- **Written task**: Count the lines in the material below that contain the string "distance" with matching case, and reply with only that number.

- **Information given**:
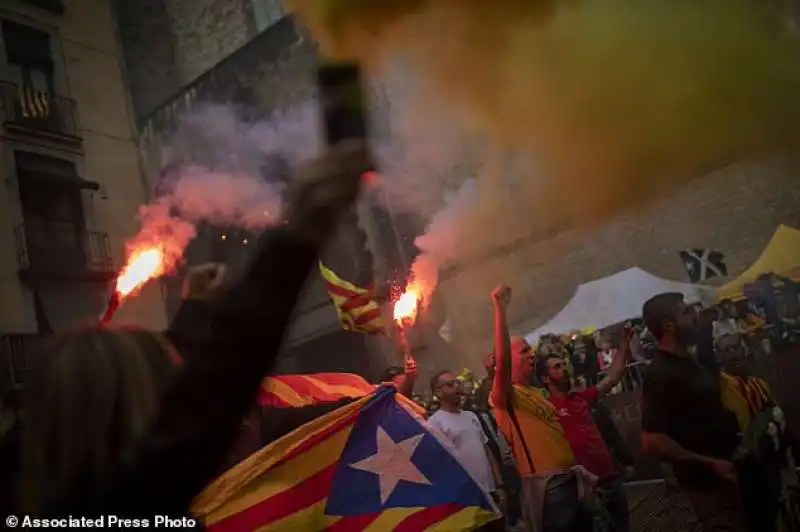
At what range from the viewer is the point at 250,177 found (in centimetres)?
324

* * *

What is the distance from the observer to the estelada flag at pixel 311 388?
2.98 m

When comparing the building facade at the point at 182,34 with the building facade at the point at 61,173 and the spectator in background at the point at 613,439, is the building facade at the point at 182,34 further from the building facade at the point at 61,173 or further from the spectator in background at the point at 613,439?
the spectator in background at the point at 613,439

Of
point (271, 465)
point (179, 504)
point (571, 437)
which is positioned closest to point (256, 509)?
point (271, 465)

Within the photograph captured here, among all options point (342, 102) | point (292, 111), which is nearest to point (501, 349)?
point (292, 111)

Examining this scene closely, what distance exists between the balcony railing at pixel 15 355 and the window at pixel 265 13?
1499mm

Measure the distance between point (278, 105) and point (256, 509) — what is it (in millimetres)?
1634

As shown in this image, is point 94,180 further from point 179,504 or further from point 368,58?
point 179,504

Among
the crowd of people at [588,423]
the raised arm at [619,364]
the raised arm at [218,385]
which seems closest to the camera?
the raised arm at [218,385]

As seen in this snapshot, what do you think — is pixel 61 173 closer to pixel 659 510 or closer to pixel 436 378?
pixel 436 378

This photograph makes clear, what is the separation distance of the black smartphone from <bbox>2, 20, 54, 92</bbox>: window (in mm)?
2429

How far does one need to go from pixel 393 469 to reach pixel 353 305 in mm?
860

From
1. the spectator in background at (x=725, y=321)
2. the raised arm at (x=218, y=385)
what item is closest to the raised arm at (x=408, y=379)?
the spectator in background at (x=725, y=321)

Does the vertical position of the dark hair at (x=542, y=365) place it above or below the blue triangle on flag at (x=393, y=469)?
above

...

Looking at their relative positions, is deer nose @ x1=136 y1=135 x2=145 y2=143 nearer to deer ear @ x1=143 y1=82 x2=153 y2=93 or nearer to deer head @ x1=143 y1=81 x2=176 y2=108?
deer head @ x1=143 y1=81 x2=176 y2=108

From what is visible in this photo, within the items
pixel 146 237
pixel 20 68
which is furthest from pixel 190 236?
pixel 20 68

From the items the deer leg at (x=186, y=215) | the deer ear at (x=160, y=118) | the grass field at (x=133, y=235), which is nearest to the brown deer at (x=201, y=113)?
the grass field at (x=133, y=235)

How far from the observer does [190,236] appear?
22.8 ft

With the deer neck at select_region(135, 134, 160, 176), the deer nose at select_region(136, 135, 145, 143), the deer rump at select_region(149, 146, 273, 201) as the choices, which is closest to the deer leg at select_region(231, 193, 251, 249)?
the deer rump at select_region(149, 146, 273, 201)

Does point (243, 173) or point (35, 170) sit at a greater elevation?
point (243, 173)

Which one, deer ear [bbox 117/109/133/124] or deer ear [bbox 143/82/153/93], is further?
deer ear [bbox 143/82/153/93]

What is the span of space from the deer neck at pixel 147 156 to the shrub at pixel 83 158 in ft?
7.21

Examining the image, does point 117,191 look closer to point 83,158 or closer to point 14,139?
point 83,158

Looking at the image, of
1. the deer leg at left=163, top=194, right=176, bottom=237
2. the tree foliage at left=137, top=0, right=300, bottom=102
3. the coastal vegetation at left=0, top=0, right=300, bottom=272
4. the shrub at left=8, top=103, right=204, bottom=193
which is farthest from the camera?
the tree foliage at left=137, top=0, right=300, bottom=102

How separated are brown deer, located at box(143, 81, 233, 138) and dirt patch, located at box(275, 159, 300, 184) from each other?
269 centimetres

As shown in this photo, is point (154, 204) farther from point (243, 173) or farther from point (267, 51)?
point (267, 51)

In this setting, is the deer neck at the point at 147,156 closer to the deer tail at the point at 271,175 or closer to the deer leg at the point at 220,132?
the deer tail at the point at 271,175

- **Answer to this problem**: 4